Di tahun 1950-an, barulah elit pribumi mulai menguasai birokrasi, militer, dan perusahaan negara. Kementerian terbagi dalam penguasaan partai-partai politik. NU dan Muhammadiyah silih berganti menguasai Kementerian Agama, PNI menguasai Kemeterian Dalam Negeri, PKI menguasai Kementerian Pertanian.

Aliranisme tidak hanya turut dibentuk oleh penguasaan birokrasi, tetapi juga oleh pendidikan. Ini pintu gerbang lahirnya elit baru yang tidak lagi hanya mengandalkan kekayaan pemilikan tanah atau kesuksesan berwirausaha. Pendidikan menyediakan peluang membangun karir dan jaringan sekolah-sekolah menjadi basis pembentukan kaum elit nasional.

Jaringan pendidikan inilah yang menjadi dasar rekrutmen kader bagi empat partai besar. Masyumi mengandalkan sekolah-sekolah madrasah yang berorientasi modernisme Islam. NU mengandalkan pesantren tradisional, PNI mengandalkan sekolah Taman Siswa dan sekolah-sekolah Kristen.
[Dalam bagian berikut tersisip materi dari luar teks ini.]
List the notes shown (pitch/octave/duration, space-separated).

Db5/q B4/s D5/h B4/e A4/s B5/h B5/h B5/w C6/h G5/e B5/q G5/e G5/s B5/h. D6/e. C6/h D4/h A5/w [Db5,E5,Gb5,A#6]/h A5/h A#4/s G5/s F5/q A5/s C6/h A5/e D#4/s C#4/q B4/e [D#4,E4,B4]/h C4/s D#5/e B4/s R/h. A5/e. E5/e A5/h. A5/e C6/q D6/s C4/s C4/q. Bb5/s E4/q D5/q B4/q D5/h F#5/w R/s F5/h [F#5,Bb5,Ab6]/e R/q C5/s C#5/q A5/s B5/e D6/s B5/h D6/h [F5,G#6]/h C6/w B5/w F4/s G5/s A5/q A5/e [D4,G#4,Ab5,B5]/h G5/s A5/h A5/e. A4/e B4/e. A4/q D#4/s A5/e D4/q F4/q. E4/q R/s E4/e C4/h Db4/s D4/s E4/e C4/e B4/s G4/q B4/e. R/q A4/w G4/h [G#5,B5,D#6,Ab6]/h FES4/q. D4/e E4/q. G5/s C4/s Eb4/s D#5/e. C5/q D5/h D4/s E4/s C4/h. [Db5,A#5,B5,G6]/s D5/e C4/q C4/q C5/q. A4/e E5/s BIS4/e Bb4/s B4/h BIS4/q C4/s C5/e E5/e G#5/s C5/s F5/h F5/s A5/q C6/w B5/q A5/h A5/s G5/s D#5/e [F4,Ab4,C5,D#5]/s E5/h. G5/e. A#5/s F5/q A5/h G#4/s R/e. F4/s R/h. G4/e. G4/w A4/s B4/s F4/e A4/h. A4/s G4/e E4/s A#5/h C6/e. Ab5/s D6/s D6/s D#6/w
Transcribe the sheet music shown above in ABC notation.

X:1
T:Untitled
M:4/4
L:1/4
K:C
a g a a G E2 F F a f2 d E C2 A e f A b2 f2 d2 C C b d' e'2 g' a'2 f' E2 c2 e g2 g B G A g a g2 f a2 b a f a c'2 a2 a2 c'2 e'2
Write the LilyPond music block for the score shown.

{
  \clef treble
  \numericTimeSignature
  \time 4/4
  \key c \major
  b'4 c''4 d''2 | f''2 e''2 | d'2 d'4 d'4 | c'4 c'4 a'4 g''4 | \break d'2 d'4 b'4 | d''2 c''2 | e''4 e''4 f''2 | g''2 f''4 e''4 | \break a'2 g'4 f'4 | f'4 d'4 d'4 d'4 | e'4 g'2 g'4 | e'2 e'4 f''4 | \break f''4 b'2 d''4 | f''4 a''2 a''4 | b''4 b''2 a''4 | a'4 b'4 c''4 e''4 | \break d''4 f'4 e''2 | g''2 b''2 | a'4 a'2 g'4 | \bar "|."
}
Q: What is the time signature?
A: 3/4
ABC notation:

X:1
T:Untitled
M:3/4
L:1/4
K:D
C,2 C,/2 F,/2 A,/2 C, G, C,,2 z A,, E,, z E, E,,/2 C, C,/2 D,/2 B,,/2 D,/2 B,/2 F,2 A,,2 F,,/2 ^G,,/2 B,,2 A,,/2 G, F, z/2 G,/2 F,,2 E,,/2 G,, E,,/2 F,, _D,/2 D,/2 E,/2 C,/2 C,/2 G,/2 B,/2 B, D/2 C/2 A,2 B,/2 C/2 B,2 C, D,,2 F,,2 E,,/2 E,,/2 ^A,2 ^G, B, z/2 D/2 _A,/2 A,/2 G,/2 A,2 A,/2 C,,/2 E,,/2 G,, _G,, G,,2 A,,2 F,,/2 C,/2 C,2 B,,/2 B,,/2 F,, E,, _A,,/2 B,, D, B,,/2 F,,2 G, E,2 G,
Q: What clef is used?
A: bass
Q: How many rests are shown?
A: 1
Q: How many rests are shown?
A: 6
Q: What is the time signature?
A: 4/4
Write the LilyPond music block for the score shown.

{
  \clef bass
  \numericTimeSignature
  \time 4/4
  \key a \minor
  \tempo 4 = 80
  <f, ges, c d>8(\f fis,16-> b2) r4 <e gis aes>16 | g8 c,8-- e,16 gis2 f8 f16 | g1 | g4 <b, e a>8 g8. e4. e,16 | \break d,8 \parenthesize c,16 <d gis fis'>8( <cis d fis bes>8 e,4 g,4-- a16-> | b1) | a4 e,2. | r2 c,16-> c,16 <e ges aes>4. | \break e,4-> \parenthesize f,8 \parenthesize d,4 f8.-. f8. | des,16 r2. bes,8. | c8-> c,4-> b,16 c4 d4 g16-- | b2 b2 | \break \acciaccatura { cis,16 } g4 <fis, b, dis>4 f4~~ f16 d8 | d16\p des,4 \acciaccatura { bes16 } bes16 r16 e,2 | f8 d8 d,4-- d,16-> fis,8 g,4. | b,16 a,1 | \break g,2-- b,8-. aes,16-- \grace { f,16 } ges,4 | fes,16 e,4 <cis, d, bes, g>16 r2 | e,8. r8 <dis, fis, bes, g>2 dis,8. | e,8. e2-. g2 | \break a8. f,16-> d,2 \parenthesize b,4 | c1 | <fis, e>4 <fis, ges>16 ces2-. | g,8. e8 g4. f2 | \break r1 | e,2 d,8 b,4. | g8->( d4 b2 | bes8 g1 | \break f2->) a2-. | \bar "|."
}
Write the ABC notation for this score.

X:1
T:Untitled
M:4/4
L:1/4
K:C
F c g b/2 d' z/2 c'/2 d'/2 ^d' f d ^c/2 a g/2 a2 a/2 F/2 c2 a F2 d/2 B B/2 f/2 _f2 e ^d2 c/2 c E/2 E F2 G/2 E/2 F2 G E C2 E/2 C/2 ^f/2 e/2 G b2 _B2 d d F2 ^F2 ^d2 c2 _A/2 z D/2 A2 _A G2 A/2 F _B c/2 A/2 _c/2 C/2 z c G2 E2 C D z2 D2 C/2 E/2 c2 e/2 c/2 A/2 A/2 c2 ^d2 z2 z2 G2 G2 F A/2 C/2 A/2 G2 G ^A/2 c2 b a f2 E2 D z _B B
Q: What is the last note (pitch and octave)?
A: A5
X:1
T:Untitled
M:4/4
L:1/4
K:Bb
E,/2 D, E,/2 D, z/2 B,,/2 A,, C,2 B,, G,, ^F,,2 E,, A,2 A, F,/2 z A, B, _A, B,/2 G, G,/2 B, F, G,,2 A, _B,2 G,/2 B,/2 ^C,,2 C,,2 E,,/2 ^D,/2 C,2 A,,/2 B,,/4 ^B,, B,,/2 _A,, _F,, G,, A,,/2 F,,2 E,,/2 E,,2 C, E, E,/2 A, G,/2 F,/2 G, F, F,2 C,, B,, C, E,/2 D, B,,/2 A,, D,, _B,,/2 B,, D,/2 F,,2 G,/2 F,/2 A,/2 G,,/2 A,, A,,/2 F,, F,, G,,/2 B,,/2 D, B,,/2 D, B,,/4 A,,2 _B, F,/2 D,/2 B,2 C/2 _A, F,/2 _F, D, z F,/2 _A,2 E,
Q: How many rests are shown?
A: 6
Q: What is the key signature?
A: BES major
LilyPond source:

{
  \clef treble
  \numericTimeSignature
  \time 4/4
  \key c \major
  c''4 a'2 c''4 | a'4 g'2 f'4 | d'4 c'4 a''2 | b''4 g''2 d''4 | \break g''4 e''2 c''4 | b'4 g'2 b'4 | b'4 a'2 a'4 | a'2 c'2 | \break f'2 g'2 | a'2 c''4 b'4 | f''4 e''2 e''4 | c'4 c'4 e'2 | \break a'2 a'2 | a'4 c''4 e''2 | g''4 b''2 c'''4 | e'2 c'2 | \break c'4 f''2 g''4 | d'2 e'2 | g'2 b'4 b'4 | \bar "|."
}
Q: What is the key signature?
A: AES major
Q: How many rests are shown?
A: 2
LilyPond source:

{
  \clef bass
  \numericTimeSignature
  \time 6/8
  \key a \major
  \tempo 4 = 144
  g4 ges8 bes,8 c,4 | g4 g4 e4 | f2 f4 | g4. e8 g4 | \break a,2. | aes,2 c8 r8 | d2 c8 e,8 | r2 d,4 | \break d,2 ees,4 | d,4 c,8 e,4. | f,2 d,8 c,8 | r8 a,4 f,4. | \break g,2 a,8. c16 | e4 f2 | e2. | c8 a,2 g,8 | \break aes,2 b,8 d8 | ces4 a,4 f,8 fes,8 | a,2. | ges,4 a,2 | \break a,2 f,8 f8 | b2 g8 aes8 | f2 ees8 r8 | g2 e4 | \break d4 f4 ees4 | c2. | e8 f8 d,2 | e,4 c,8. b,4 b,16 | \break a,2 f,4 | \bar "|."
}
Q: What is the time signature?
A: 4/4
Jaringan sekolah-sekolah ikut melahirkan golongan santri menjadi kelas politik, dan selanjutnya melalui proses yang lebih lambat menjadi kelas kapital.

Pembelahan sosial yang bertransformasi menjadi pembelahan politik sangat menandai bagaimana demokrasi bekerja di era 1950-an. Partai-partai politik dengan dorongan ideologis yang kuat memperebutkan dukungan masyarakat. Akibatnya, meskipun partai-partai memiliki basis nyata di masyarakat, tetapi sistem kepartaian justru menjadi rentan, atau mudah runtuh. Sungguh ironis demokrasi multipartai 1950-an. Partai memiliki basis nyata dalam masyarakat, tetapi sistem kepartaian justru sangat rapuh.

Hari ini, trikotomi priyayi, santri dan abangan masih ada, tapi cenderung semakin kabur. Wajah jagad politik kita sebagian masih diisi kelompok yang menginginkan agar batas-batas itu tetap ditegaskan. Sebagian lainnya mengambil jalan pragmatis. Sebagian lagi bahkan tidak merasa perlu menarik batas tegas. Let the people decide their own political choice. 

Jadi, benarkah kita telah memasuki era “post trikotomi priyayi santri abangan”? Atau, semacam masyarakat modern berbasis ilmu pengetahuan dan teknologi yang terbangun bersama semangat keagamaan. Untuk mendapatkan jawaban, sepertinya diperlukan penelitian antropologi baru sekelas penelitian Pak Geertz 70 tahun lalu!